[Dataset excerpts]
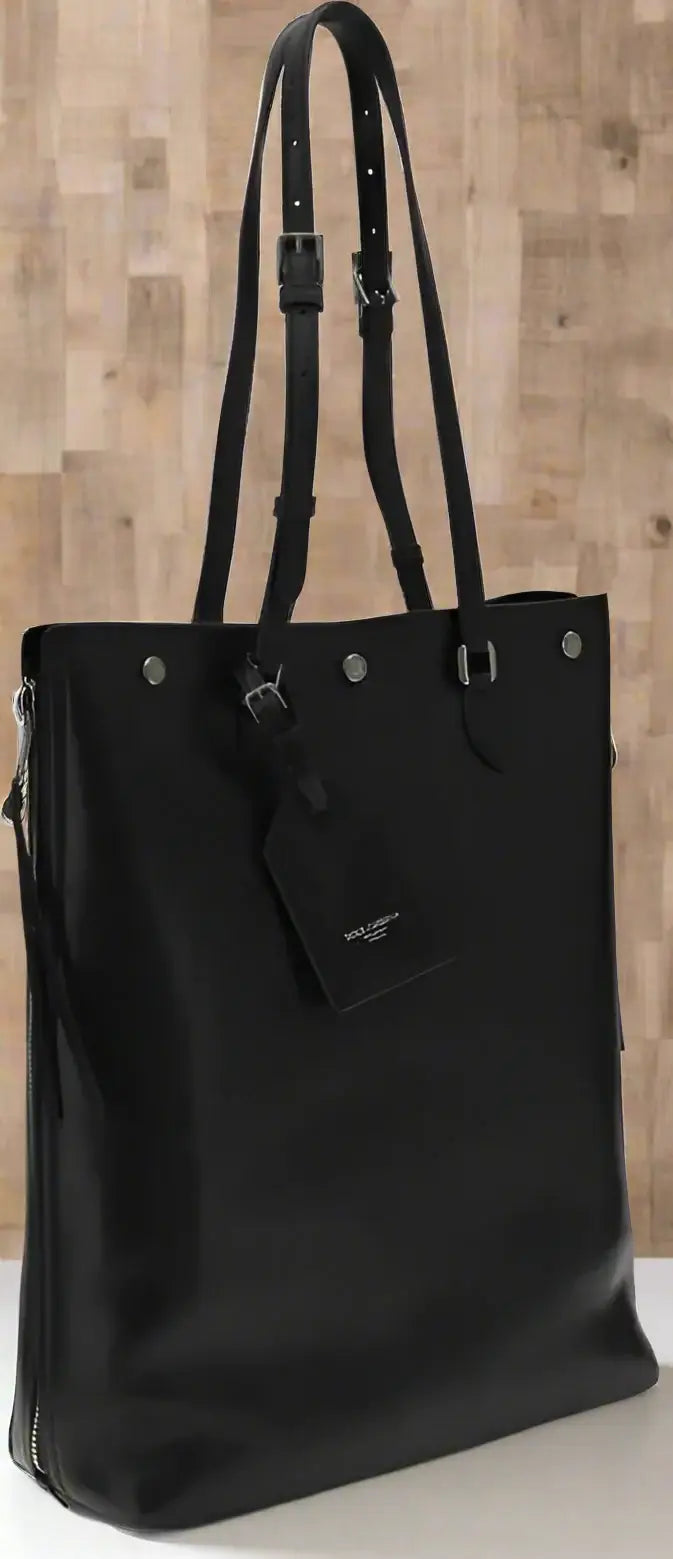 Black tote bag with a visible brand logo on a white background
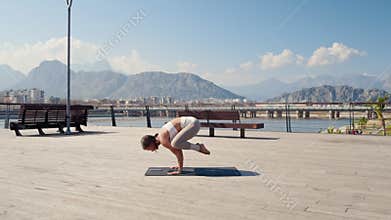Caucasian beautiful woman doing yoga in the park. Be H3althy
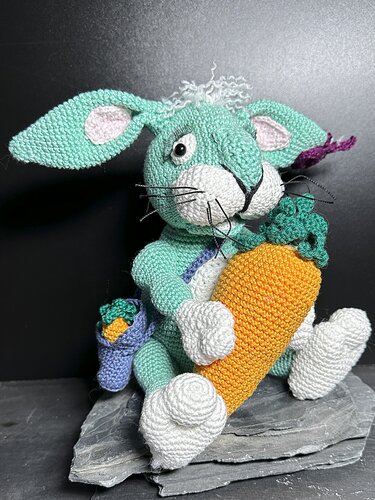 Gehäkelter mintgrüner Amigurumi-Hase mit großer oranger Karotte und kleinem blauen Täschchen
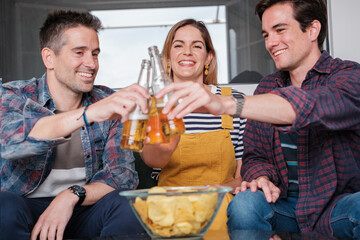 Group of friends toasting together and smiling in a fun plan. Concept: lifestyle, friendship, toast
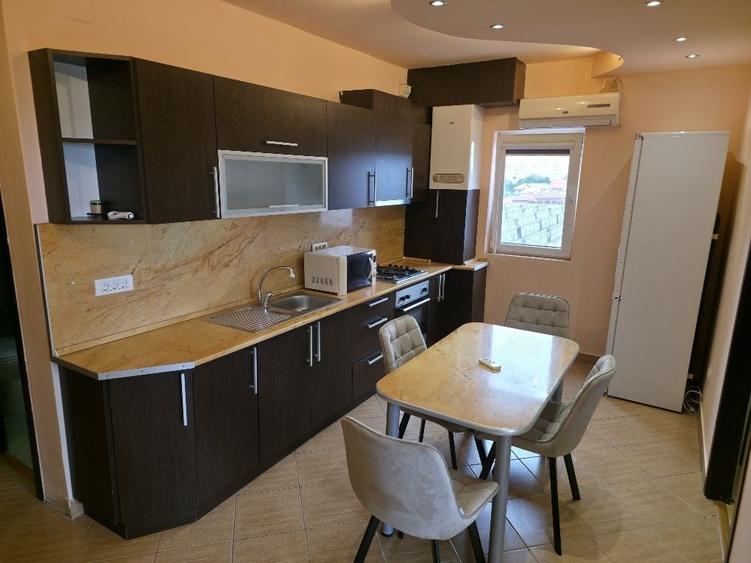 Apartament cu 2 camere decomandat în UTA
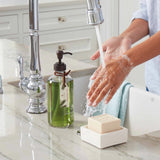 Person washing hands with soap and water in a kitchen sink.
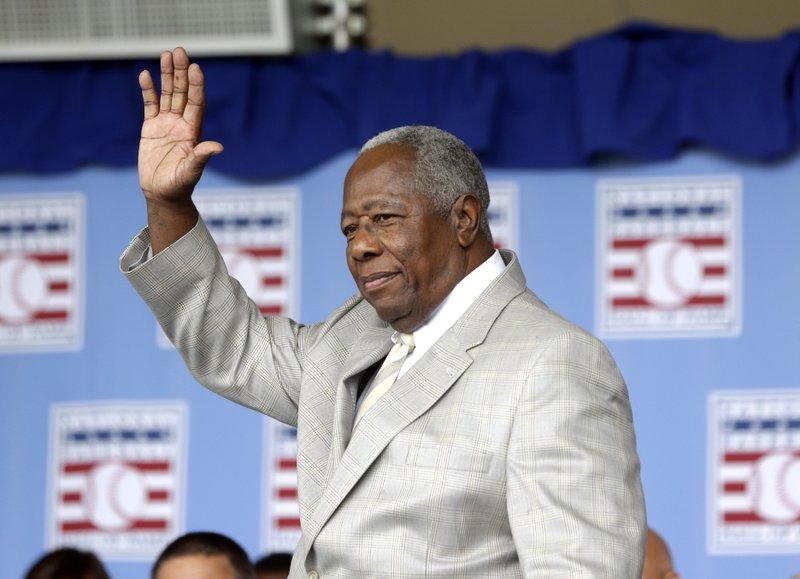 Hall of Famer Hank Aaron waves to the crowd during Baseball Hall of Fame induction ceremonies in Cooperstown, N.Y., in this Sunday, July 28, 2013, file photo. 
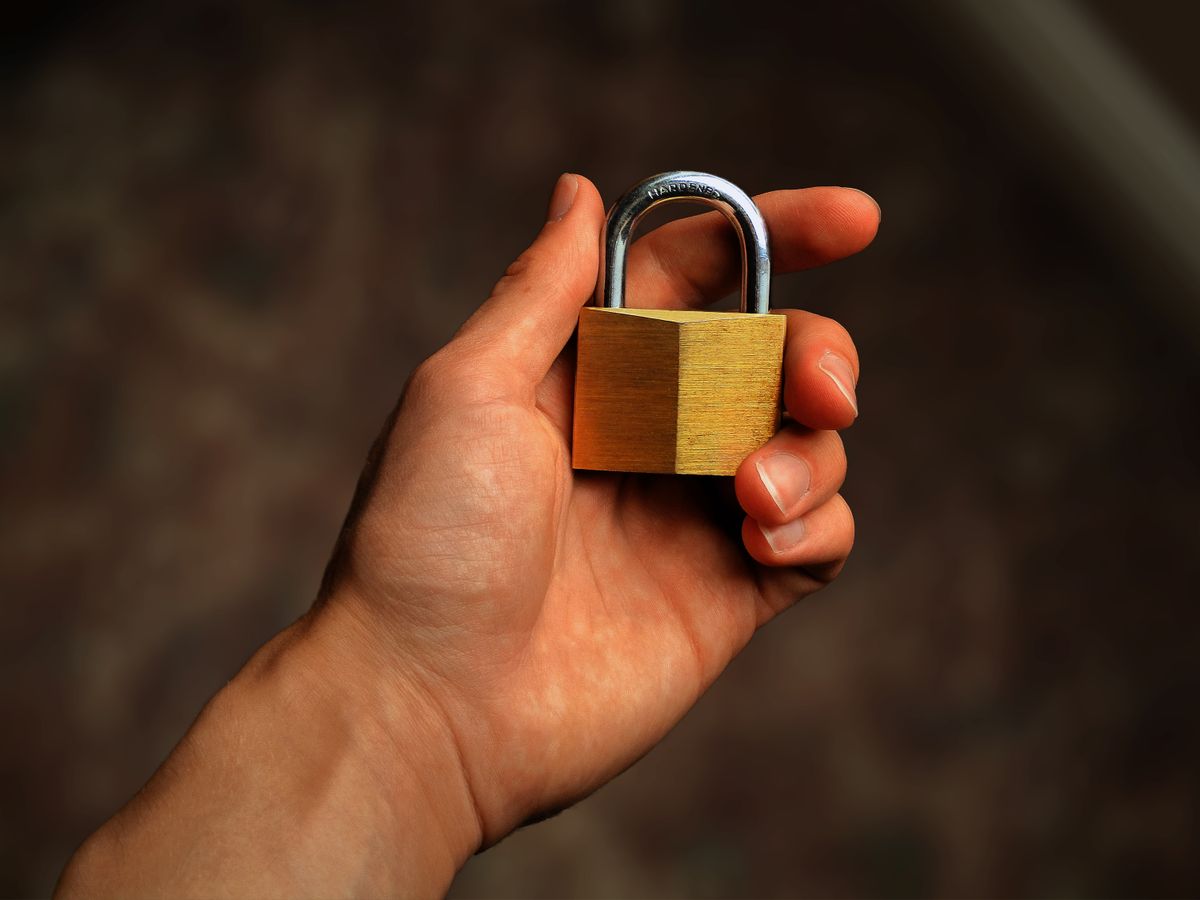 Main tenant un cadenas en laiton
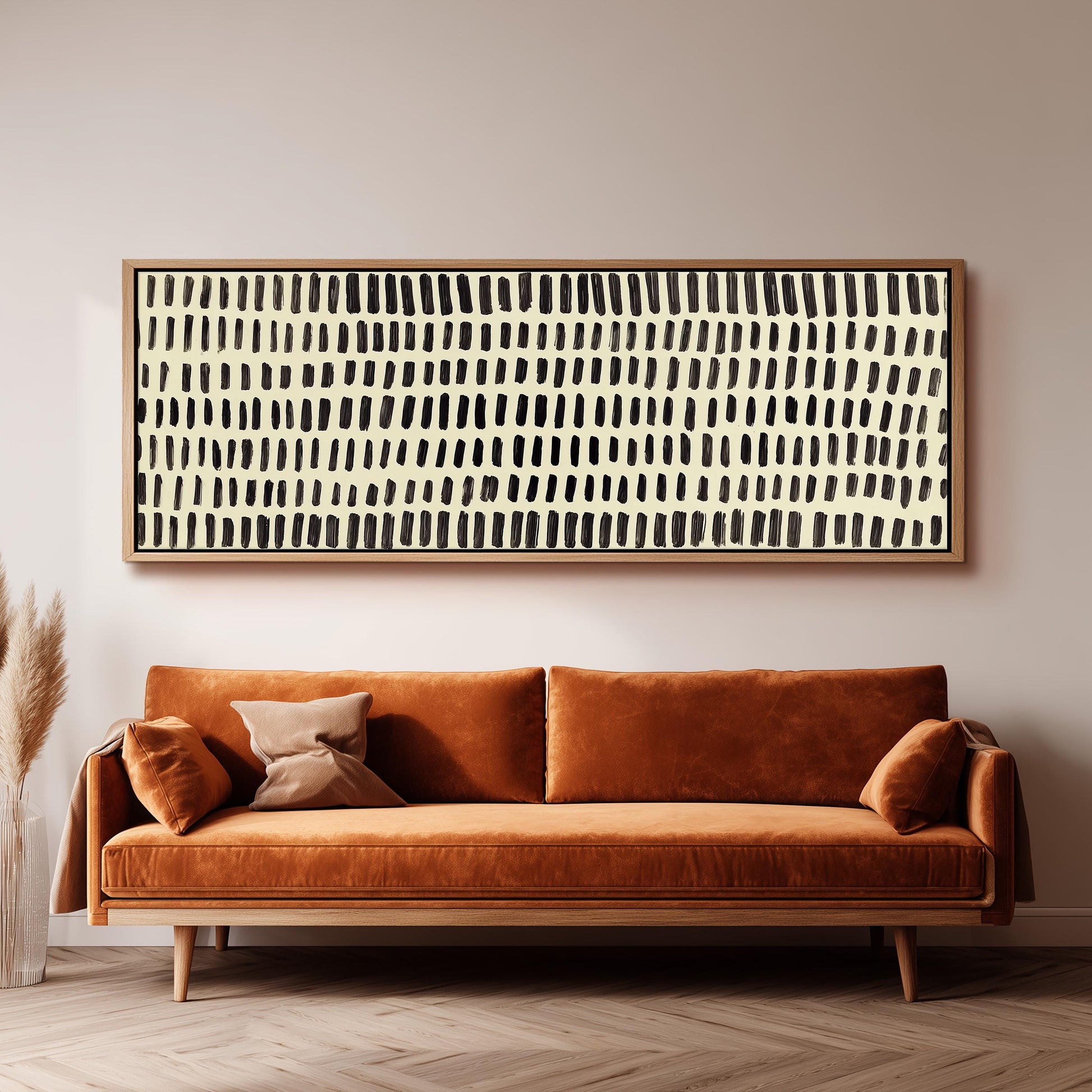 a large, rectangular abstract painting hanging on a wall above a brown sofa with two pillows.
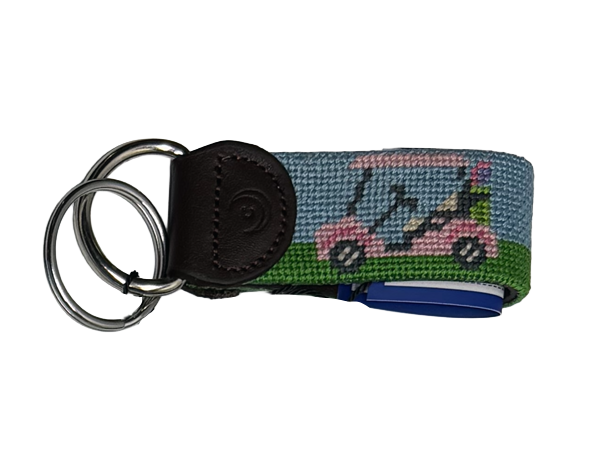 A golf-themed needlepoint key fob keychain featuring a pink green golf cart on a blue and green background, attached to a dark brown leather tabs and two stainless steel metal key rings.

=== What is being asked ===
Copy every one of the records above word for word, leaving out the pictures.

=== Problem solution ===
 Black tote bag with a visible brand logo on a white background
Caucasian beautiful woman doing yoga in the park. Be H3althy
 Gehäkelter mintgrüner Amigurumi-Hase mit großer oranger Karotte und kleinem blauen Täschchen
 Group of friends toasting together and smiling in a fun plan. Concept: lifestyle, friendship, toast
 Apartament cu 2 camere decomandat în UTA
 Person washing hands with soap and water in a kitchen sink.
 Hall of Famer Hank Aaron waves to the crowd during Baseball Hall of Fame induction ceremonies in Cooperstown, N.Y., in this Sunday, July 28, 2013, file photo. 
 Main tenant un cadenas en laiton
 a large, rectangular abstract painting hanging on a wall above a brown sofa with two pillows.
 A golf-themed needlepoint key fob keychain featuring a pink green golf cart on a blue and green background, attached to a dark brown leather tabs and two stainless steel metal key rings.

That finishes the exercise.